## Joining US Census Population Data with GIS Data to Display Population Density



What's the state of urban farming in the US? Phrased differently, what kinds of places become home to urban farms? There a lot of ways to characterize a place, so we'll start by narrowing our scope to population denstityWhat kinds of places become home to urban farms? There a lot of ways to characterize a place, so we'll start by narrowing our scope to population denstity.


In [1]:
# data files are stored compressed to save time and space
import tarfile
import pandas as pd

# 32mb+ of census data saved in a 4.7mb archive
census_data_archive = "../data_archive/census_data_2022_03_01.tgz"

# 17mb of GIS data saved in a 2.4mb archive
gis_file = "2020_Gaz_tracts_national.gz"

# This is the US Census file with population data we will extract
census_2020_file = "DECENNIALPL2020.P1_data_with_overlays_2021-12-02T121459.csv"

# This extracts a DataFrame from a tgz archived file
def extract_from_tgz(filename):
    with tarfile.open(filename) as tf:
        for file in tf.getmembers():
            if file.name == census_2020_file:
                data = tf.extractfile(file)
                return pd.read_csv(data, low_memory=False)
                        
df_census = extract_from_tgz(census_data_archive)

# change some options that determine how much data is displayed in the notebook
pd.set_option('display.width', None)
pd.set_option('display.max_colwidth', None)

Using .shape, we can tell before even setting eyes on it that the DataFrame is going to be enormous - 73 columns and 85,000+ rows!

In [2]:
df_census.shape

(85396, 73)

We can get a pretty good sense of the data by viewing just the first few rows of our DataFrame.

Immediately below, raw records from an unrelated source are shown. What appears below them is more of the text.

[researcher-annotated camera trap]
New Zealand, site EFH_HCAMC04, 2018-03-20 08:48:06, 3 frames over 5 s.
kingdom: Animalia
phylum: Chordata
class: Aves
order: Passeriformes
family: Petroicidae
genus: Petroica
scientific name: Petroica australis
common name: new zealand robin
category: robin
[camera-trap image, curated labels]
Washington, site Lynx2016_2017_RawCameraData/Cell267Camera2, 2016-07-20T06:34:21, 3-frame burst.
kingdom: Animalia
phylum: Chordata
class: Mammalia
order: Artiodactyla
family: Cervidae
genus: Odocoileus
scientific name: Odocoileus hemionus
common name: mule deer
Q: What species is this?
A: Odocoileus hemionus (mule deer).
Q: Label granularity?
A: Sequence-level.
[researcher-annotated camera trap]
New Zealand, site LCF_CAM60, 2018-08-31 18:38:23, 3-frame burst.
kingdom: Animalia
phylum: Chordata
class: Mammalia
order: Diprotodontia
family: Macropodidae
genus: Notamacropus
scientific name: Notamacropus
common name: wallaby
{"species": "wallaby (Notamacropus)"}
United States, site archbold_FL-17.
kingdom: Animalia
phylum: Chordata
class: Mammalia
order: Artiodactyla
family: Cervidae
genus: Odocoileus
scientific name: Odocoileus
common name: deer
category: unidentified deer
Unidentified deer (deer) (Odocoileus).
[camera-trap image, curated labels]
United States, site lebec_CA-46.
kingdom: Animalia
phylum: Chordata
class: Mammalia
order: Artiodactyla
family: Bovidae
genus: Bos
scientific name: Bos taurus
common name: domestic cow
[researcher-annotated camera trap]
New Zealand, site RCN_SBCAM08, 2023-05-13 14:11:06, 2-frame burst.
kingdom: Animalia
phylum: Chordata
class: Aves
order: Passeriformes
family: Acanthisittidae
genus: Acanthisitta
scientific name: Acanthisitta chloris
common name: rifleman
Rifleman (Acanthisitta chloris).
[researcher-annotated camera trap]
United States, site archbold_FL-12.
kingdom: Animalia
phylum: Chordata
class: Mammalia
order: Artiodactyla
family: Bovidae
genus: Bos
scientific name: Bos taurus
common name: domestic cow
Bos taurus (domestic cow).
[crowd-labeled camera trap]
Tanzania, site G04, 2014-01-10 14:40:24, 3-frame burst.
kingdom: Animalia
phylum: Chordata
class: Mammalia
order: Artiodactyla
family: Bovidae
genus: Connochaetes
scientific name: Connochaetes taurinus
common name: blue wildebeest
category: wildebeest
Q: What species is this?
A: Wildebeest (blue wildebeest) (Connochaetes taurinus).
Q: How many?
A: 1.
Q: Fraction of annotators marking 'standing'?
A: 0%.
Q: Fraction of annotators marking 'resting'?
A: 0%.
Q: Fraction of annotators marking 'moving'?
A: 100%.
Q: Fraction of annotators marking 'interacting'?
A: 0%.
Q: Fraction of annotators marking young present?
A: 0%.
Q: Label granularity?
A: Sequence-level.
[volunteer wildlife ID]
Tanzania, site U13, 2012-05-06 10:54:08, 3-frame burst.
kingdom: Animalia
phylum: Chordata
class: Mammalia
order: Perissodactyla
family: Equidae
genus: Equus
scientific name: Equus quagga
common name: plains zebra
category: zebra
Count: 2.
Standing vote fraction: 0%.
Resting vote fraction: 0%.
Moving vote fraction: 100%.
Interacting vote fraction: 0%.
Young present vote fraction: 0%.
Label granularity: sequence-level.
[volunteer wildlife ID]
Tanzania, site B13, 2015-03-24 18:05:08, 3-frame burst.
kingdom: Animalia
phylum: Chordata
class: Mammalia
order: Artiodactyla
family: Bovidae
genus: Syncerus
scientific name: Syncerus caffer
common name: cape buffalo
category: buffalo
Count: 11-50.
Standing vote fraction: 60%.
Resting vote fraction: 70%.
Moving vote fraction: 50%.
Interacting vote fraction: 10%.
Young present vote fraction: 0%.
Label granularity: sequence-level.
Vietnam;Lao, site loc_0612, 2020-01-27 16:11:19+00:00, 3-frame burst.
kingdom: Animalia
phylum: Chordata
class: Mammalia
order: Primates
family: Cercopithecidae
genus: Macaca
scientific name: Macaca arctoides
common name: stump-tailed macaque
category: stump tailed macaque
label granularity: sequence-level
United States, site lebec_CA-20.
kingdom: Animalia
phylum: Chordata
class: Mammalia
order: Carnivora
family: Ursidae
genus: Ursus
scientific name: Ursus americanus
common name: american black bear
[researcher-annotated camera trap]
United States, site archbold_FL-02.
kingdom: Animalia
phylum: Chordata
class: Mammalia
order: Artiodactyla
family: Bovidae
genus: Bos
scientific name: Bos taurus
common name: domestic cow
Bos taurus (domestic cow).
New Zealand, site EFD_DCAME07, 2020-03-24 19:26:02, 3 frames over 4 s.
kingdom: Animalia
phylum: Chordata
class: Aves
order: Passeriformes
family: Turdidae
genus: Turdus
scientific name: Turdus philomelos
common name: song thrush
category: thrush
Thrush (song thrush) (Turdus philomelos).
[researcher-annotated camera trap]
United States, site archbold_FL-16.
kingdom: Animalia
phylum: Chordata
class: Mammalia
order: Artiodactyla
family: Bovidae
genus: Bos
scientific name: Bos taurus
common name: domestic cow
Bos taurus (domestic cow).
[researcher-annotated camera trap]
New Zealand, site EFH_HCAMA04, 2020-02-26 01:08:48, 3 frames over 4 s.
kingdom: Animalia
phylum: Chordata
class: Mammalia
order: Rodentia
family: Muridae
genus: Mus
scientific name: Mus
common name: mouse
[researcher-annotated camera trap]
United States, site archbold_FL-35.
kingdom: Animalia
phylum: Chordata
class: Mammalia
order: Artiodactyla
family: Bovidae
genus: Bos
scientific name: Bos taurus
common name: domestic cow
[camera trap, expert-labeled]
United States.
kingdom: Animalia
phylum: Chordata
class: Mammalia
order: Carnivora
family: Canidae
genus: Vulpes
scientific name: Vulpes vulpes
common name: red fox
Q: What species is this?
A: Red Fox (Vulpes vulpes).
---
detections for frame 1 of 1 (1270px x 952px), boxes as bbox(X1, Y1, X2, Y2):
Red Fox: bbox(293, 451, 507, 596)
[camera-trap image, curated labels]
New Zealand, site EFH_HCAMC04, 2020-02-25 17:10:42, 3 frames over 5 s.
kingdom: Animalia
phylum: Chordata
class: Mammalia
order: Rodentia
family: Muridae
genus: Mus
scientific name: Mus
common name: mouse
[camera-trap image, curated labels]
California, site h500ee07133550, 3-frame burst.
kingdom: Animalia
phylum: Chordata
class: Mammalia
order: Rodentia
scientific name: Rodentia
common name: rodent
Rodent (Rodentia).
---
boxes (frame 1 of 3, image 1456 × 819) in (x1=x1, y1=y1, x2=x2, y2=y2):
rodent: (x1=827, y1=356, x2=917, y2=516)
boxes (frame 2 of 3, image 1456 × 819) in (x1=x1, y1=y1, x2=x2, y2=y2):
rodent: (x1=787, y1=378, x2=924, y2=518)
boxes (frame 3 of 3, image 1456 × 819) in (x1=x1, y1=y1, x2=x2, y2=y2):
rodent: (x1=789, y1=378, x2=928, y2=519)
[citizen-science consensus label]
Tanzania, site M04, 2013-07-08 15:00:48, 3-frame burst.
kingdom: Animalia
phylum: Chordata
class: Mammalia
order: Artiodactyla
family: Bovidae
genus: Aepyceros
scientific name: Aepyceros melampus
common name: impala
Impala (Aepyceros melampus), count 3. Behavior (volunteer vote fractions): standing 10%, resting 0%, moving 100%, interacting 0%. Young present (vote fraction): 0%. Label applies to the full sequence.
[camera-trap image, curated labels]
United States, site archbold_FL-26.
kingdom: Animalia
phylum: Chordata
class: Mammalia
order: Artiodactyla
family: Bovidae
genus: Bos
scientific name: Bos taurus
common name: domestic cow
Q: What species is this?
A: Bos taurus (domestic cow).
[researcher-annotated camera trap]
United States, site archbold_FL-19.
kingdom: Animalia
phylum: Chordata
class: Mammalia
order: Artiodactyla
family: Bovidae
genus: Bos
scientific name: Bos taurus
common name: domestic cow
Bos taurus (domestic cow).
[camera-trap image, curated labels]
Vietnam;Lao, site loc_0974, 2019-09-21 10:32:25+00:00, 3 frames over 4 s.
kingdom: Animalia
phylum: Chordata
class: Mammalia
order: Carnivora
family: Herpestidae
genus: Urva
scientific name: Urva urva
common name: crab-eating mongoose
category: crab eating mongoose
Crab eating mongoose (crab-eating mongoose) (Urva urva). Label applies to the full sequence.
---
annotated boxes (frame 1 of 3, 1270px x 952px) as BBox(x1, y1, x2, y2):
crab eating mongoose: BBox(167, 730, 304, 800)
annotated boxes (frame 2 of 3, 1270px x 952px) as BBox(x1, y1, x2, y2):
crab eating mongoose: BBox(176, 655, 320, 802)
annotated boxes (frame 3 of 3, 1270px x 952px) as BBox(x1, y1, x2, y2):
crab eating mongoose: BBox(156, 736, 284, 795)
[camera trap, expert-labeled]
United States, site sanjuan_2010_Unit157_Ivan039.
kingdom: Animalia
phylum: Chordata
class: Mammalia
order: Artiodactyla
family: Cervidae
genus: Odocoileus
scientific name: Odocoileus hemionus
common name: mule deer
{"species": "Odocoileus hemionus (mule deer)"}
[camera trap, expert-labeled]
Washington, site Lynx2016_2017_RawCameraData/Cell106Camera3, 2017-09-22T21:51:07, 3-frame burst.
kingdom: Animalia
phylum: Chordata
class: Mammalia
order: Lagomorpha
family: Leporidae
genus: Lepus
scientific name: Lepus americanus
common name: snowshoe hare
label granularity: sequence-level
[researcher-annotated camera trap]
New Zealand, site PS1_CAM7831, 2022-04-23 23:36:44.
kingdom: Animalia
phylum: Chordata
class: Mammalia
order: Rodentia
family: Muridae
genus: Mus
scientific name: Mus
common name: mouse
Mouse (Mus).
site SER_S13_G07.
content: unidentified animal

So, let's use .head(), to limit the display to just the first 5 rows.

In [3]:
df_census.head()

Unnamed: 0,GEO_ID,NAME,P1_001N,P1_002N,P1_003N,P1_004N,P1_005N,P1_006N,P1_007N,P1_008N,...,P1_062N,P1_063N,P1_064N,P1_065N,P1_066N,P1_067N,P1_068N,P1_069N,P1_070N,P1_071N
0,id,Geographic Area Name,!!Total:,!!Total:!!Population of one race:,!!Total:!!Population of one race:!!White alone,!!Total:!!Population of one race:!!Black or African American alone,!!Total:!!Population of one race:!!American Indian and Alaska Native alone,!!Total:!!Population of one race:!!Asian alone,!!Total:!!Population of one race:!!Native Hawaiian and Other Pacific Islander alone,!!Total:!!Population of one race:!!Some Other Race alone,...,!!Total:!!Population of two or more races:!!Population of four races:!!American Indian and Alaska Native; Asian; Native Hawaiian and Other Pacific Islander; Some Other Race,!!Total:!!Population of two or more races:!!Population of five races:,!!Total:!!Population of two or more races:!!Population of five races:!!White; Black or African American; American Indian and Alaska Native; Asian; Native Hawaiian and Other Pacific Islander,!!Total:!!Population of two or more races:!!Population of five races:!!White; Black or African American; American Indian and Alaska Native; Asian; Some Other Race,!!Total:!!Population of two or more races:!!Population of five races:!!White; Black or African American; American Indian and Alaska Native; Native Hawaiian and Other Pacific Islander; Some Other Race,!!Total:!!Population of two or more races:!!Population of five races:!!White; Black or African American; Asian; Native Hawaiian and Other Pacific Islander; Some Other Race,!!Total:!!Population of two or more races:!!Population of five races:!!White; American Indian and Alaska Native; Asian; Native Hawaiian and Other Pacific Islander; Some Other Race,!!Total:!!Population of two or more races:!!Population of five races:!!Black or African American; American Indian and Alaska Native; Asian; Native Hawaiian and Other Pacific Islander; Some Other Race,!!Total:!!Population of two or more races:!!Population of six races:,!!Total:!!Population of two or more races:!!Population of six races:!!White; Black or African American; American Indian and Alaska Native; Asian; Native Hawaiian and Other Pacific Islander; Some Other Race
1,1400000US01001020100,"Census Tract 201, Autauga County, Alabama",1775,1653,1389,213,5,8,3,35,...,0,0,0,0,0,0,0,0,0,0
2,1400000US01001020200,"Census Tract 202, Autauga County, Alabama",2055,1984,842,1104,2,12,4,20,...,0,0,0,0,0,0,0,0,0,0
3,1400000US01001020300,"Census Tract 203, Autauga County, Alabama",3216,3039,2244,714,12,14,6,49,...,0,0,0,0,0,0,0,0,0,0
4,1400000US01001020400,"Census Tract 204, Autauga County, Alabama",4246,3993,3578,327,17,32,1,38,...,0,0,0,0,0,0,0,0,0,0


The population data columns have been named using Census Bureau codes that aren't very meaningful to us. In a moment, we'll rename them using the descriptions that have been provided in the first row (index 0). But first, let's use regex to remove all of those distracting exclamation points! 

In [4]:
df_census.iloc[0].replace('!!', ' ', regex=True, inplace=True)
df_census.iloc[0] = df_census.iloc[0].str.lstrip()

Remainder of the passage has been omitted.